Mark Farrelly’s one-man show about Patrick Hamilton (Laughing Horse) offers a horrifyingly funny snapshot of the wit, novelist and playwright. He was at his best when satirising his father. ‘I served on the Somme. Well, someone had to do the catering.’ Later he imagines his father, as a hostage of old age and incontinence, complaining, ‘A nurse has to hold my manhood with cake-tongs.’ Hamilton was among the greats of the 20th century but success couldn’t protect him from the lure of the bottle. This brilliant hour-long show, hidden away on the free fringe, deserves amplification and a wider arena. Probably television.
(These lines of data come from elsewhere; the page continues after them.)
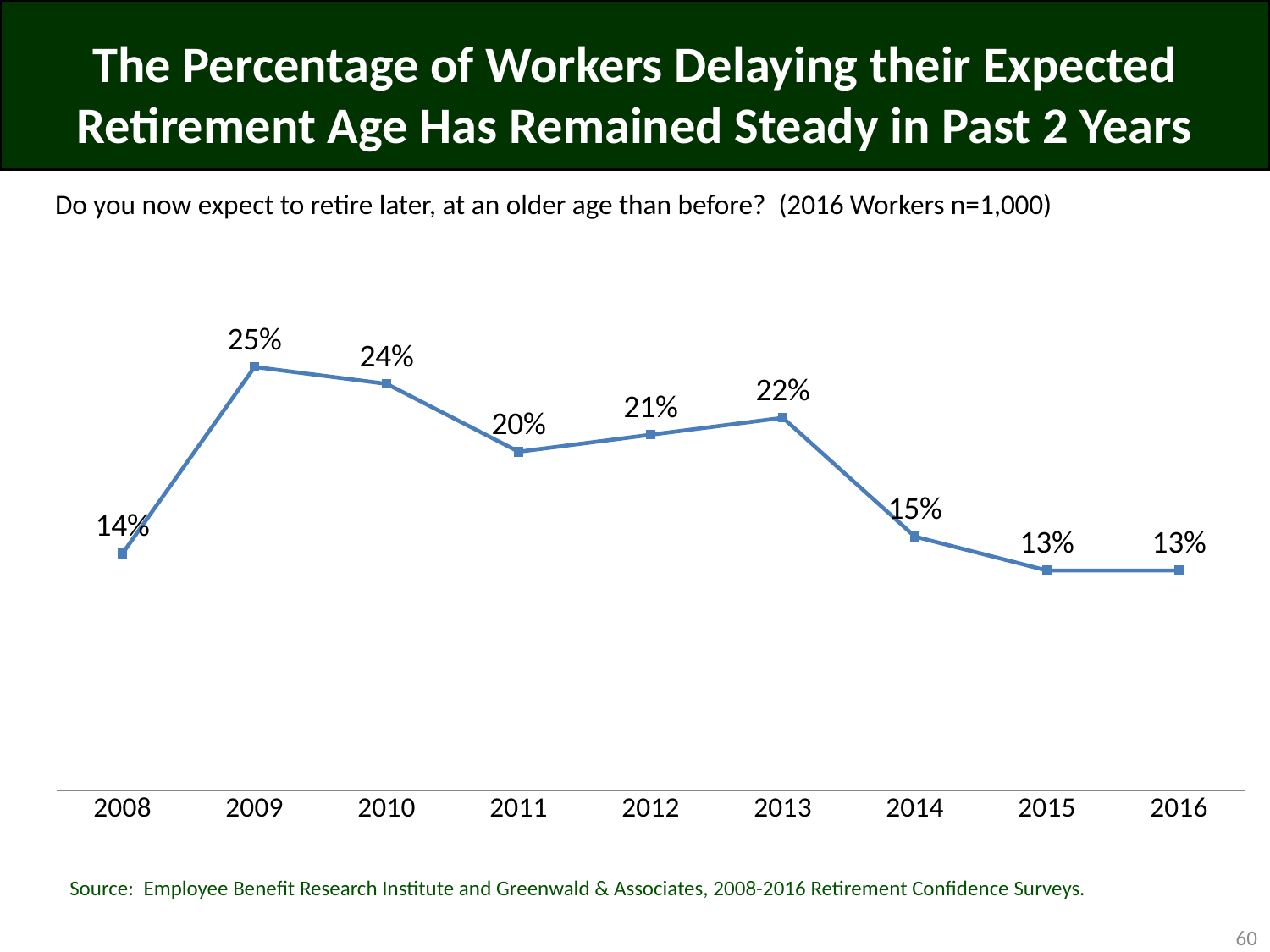
Which year has the highest percentage of workers delaying their expected retirement age? 2009 What is the value shown for 2008? 14% What is the difference between the values for 2009 and 2016? 12 percentage points How many years are plotted on the chart? 9 What percentage of workers expected to retire later in 2009? 25% What is the difference between the values for 2013 and 2014? 7 percentage points What is the value shown for 2014? 15% Which year has a higher value, 2010 or 2012? 2010 What is the lowest value plotted on the chart? 13% What kind of chart is shown on the slide? Line chart Did the value rise or fall from 2013 to 2015? Fall What survey question is the chart based on, as shown above the chart? Do you now expect to retire later, at an older age than before?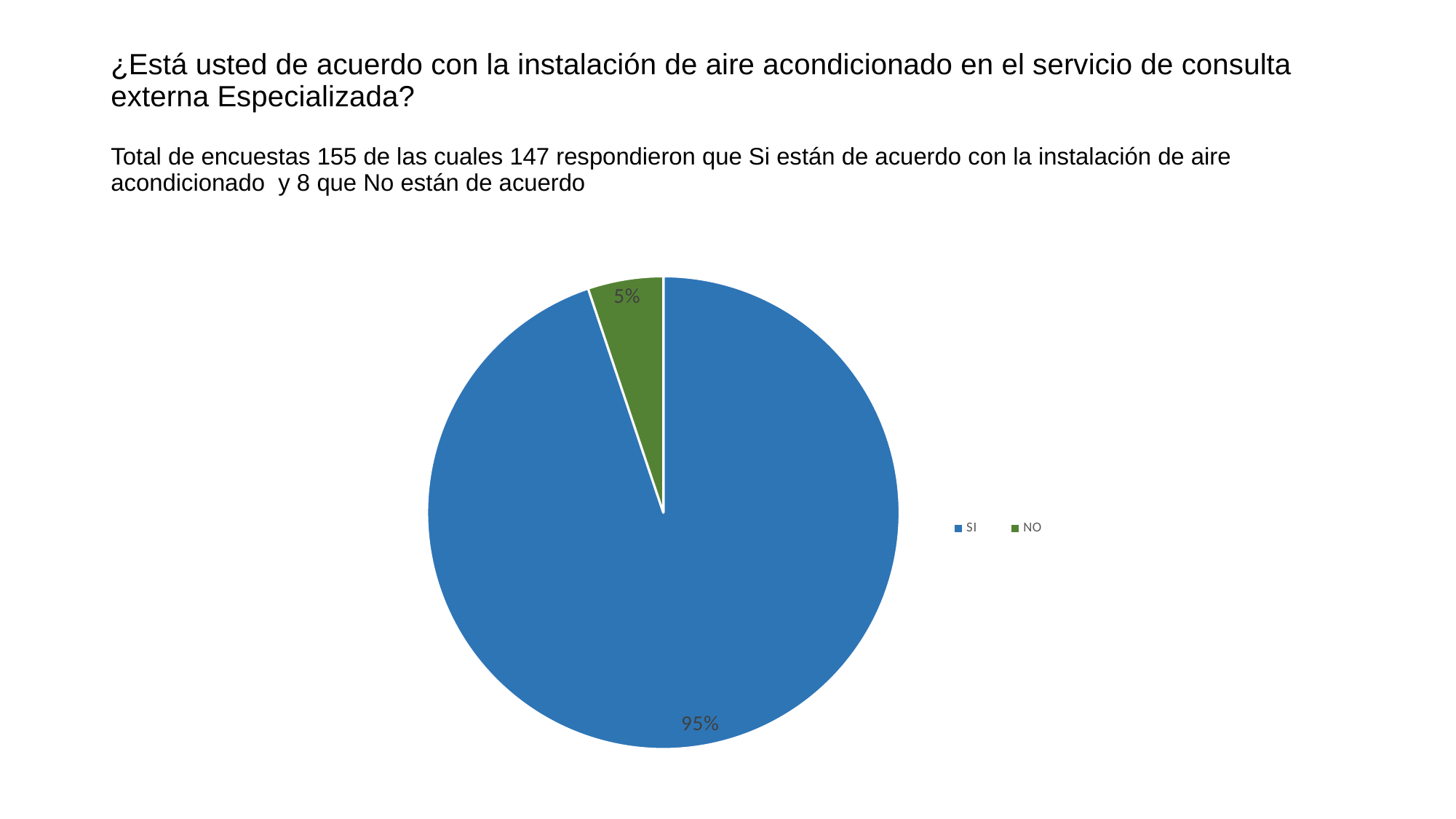
What share of the pie does the SI slice represent? 95% What share of the pie does the NO slice represent? 5% What colour is the NO slice? green What is the difference in percentage points between the SI slice and the NO slice? 90 What colour is the SI slice? blue Which is larger, the SI slice or the NO slice? SI What kind of chart is shown on the slide? pie chart How many entries does the legend list? 2 Which slice of the pie is the largest? SI Which slice of the pie is the smallest? NO How many slices does the pie chart have? 2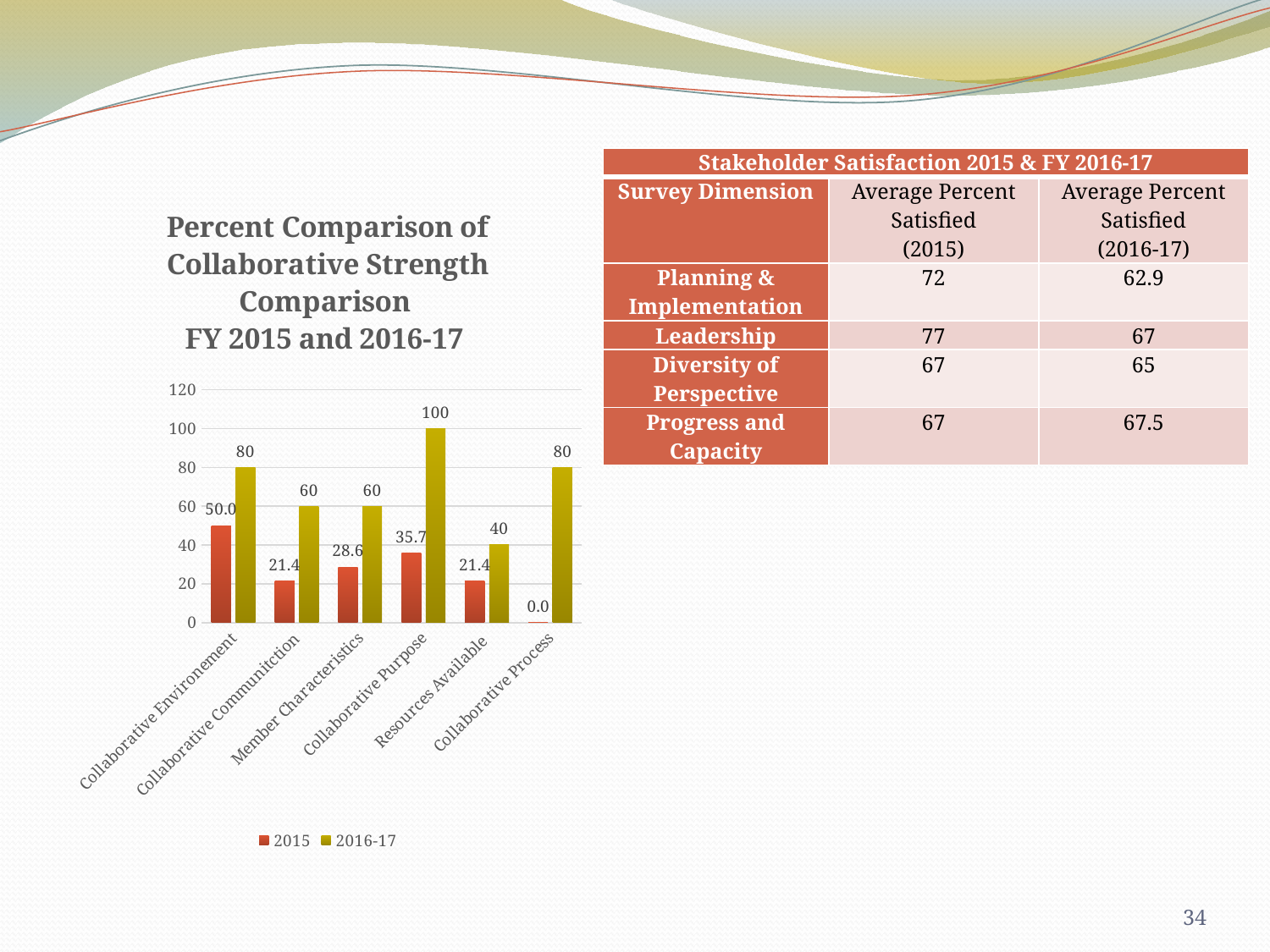
What is the 2015 value for Collaborative Purpose? 35.7 Which series is shown in yellow-green bars in the chart? 2016-17 Which category has the highest 2016-17 value? Collaborative Purpose Which is larger: the 2015 value for Member Characteristics or the 2015 value for Collaborative Communitction? Member Characteristics What is the 2016-17 value for Resources Available? 40 How many series does the chart legend list? 2 Which category has the lowest 2015 value? Collaborative Process How many categories are shown on the x axis of the chart? 6 What is the 2015 value for Collaborative Process? 0.0 What kind of chart is shown on the slide? bar chart What is the 2016-17 value for Collaborative Process? 80 What is the difference between the 2016-17 and 2015 values for Collaborative Environement? 30.0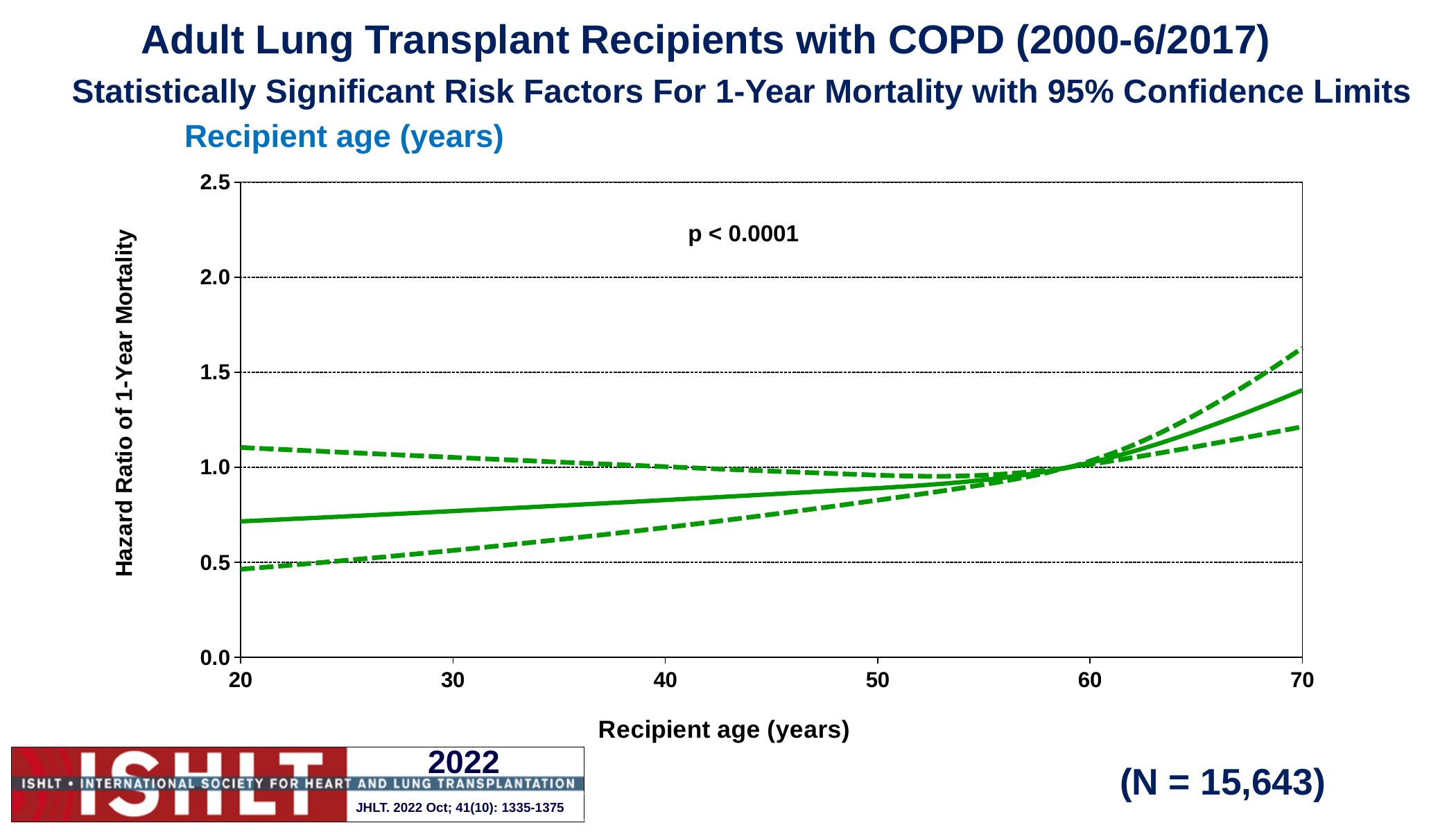
How many lines are plotted on the chart? 3 Does the solid hazard ratio line rise or fall as recipient age increases from 20 to 70 years? rise Is the lower dashed confidence limit at recipient age 20 greater or less than 0.5? less Is the upper dashed confidence limit at recipient age 70 greater or less than 1.5? greater Is the solid hazard ratio line at recipient age 20 greater or less than 1.0? less What kind of chart is shown on the slide? line chart What is the p-value printed on the chart? p < 0.0001 What is the title of the chart? Recipient age (years) What is the label of the y axis? Hazard Ratio of 1-Year Mortality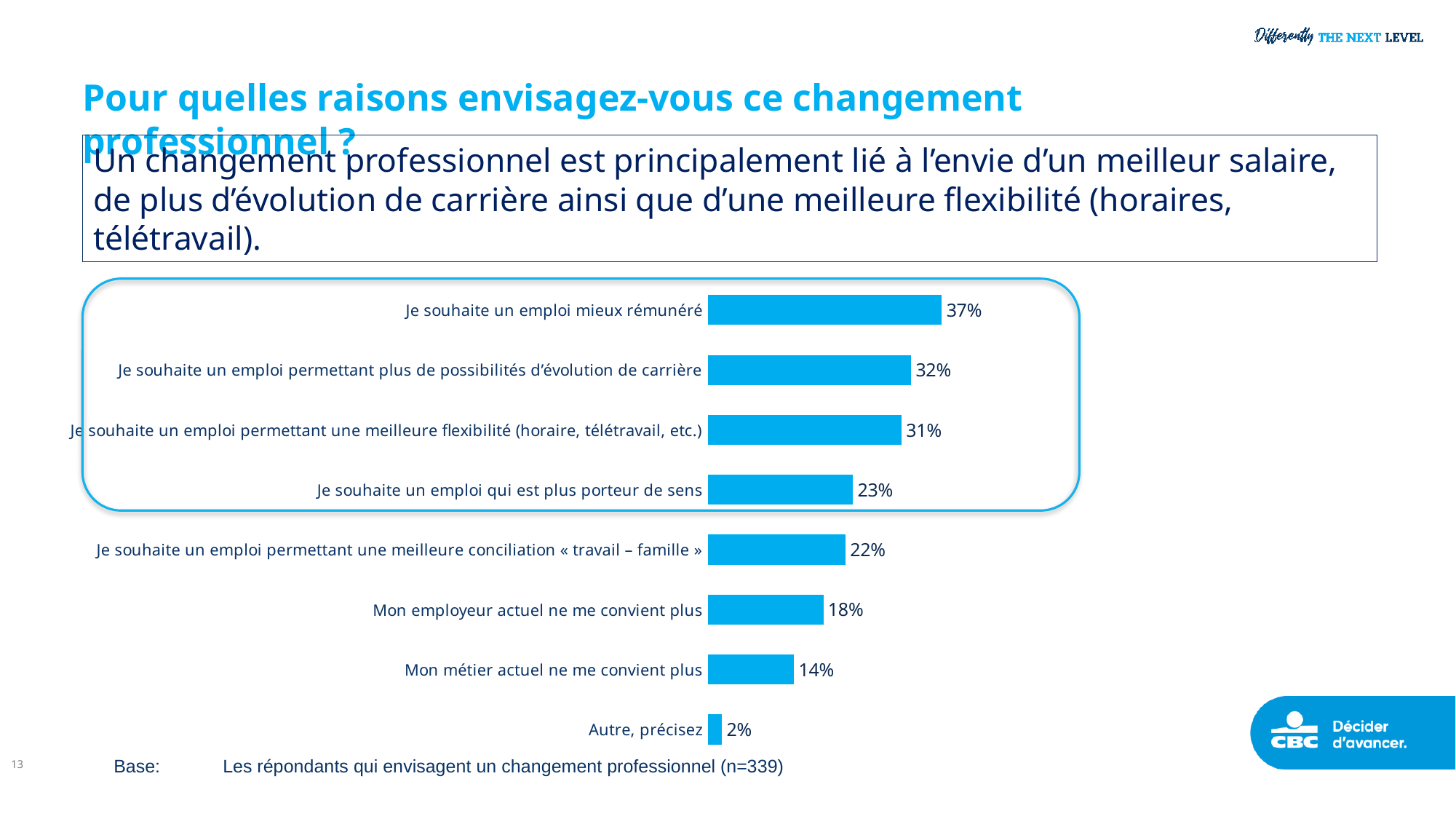
What is the value for "Je souhaite un emploi qui est plus porteur de sens"? 23% Which is larger: "Je souhaite un emploi qui est plus porteur de sens" or "Mon métier actuel ne me convient plus"? Je souhaite un emploi qui est plus porteur de sens What percentage is shown for "Mon employeur actuel ne me convient plus"? 18% What kind of chart is shown on the slide? Bar chart Which reason has the highest percentage? Je souhaite un emploi mieux rémunéré What percentage of respondents chose "Je souhaite un emploi mieux rémunéré"? 37% How many of the bars are enclosed in the rounded highlight box? 4 What is the value for "Autre, précisez"? 2% How many reasons (categories) are shown in the chart? 8 What is the difference between "Mon employeur actuel ne me convient plus" and "Mon métier actuel ne me convient plus"? 4 percentage points What is the difference between "Je souhaite un emploi mieux rémunéré" and "Je souhaite un emploi permettant plus de possibilités d'évolution de carrière"? 5 percentage points Which reason has the lowest percentage? Autre, précisez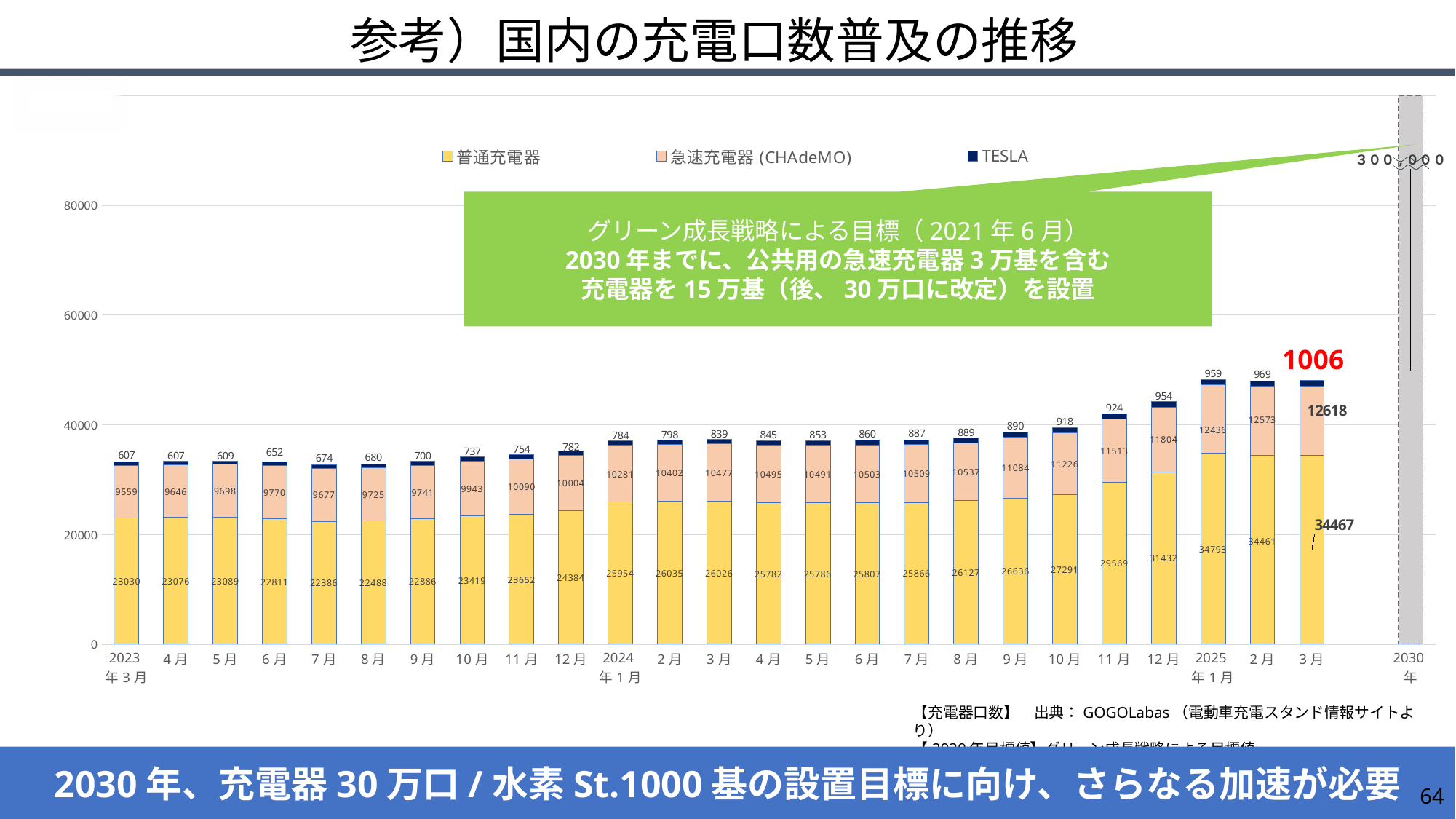
How many series does the chart legend list? 3 What is the value of 普通充電器 for 2025年3月? 34467 What target value is shown for the 2030年 bar? 300,000 What kind of chart is shown on the slide? Stacked bar chart What is the difference between the TESLA value for 2025年3月 and for 2023年3月? 399 What is the total of the stacked bar for 2025年3月? 48091 Is the total height of the 2025年3月 bar greater or less than 40000? greater In which month is the TESLA value highest? 2025年3月 Which is larger, the 急速充電器 (CHAdeMO) value for 2024年12月 or for 2024年11月? 2024年12月 In which month is the 普通充電器 value lowest? 2023年7月 What is the value of 急速充電器 (CHAdeMO) for 2025年1月? 12436 What is the TESLA value for 2024年1月? 784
It’s amazing how many performers treat Edinburgh as a suburb of London. Rosie Wilby: Nineties Woman (Voodoo Rooms) is a scrapbook of student memories that would go down well at a lesbian refuge in Peckham. Similar problems afflict Emma Packer’s monologue CTRL+ALT+DELETE (Zoo Southside), which assumes that Edinburgh is fascinated by the chippy angst of Brixton rude gals. Packer creates a character called Amy, whose rhetoric and performance embrace every platitude in the rapper’s handbook. ‘D’govmint ignores u, d’media laughs at u, d’pleess fight u an dey win,’ she wheedles. And yet Amy is a white blonde whose bad-girl persona is a pose that makes her feel comfortable around her black mates. She’s also a law graduate, studying for the bar. ‘D’pleess fight you an dey win’? Not really, Amy. ‘D’pleess pay u tunsa dough 2 repreezent dem in homicide cases wich u win 4 dem.’
If only they’d watched Jim Davidson, a master of his art (Assembly Hall). Davidson has the good sense, and the courtesy, to adjust his act to local predilections. He starts by mocking the shabby unswept stage where he stands in front of a drape held up with staples. ‘The festival phoned me. “Jim,” they said, “there’s nothing we won’t do for you.” And look. They kept their promise.’ He delivers an hour of dazzlingly funny gags, which he organises around the central figure of his father, a Glaswegian crock, who emigrated to London in search of work. The gabbling Clydeside soak is an archetype that works nowhere better than in Edinburgh. But the routines are a mere ornament to the legal centrepiece of the show. Davidson is an innocent graduate of Operation Yewtree, which haunted his life for 12 months and deprived him of half a million pounds in lost earnings. Every complaint of molestation has been withdrawn. Among his accusers was a chorus girl, whose stocking suspender he had twanged during a gig in 1978. ‘Sexual assault?’ he says, incredulously. Over a tea break in the midst of his interrogation he asked the detectives to explain to him, off the record, what lay behind the witch hunt. The cops said they’d been ordered to treat all allegations as true ‘unless proved otherwise’. As Davidson uttered these words, a shiver of outrage ran through the venue. Yewtree was mandated to find abusers and to pursue justice while upholding the presumption of innocence. Davidson’s experience suggests that Yewtree has subverted liberty and turned the police into the poisoners, and not the custodians, of freedom.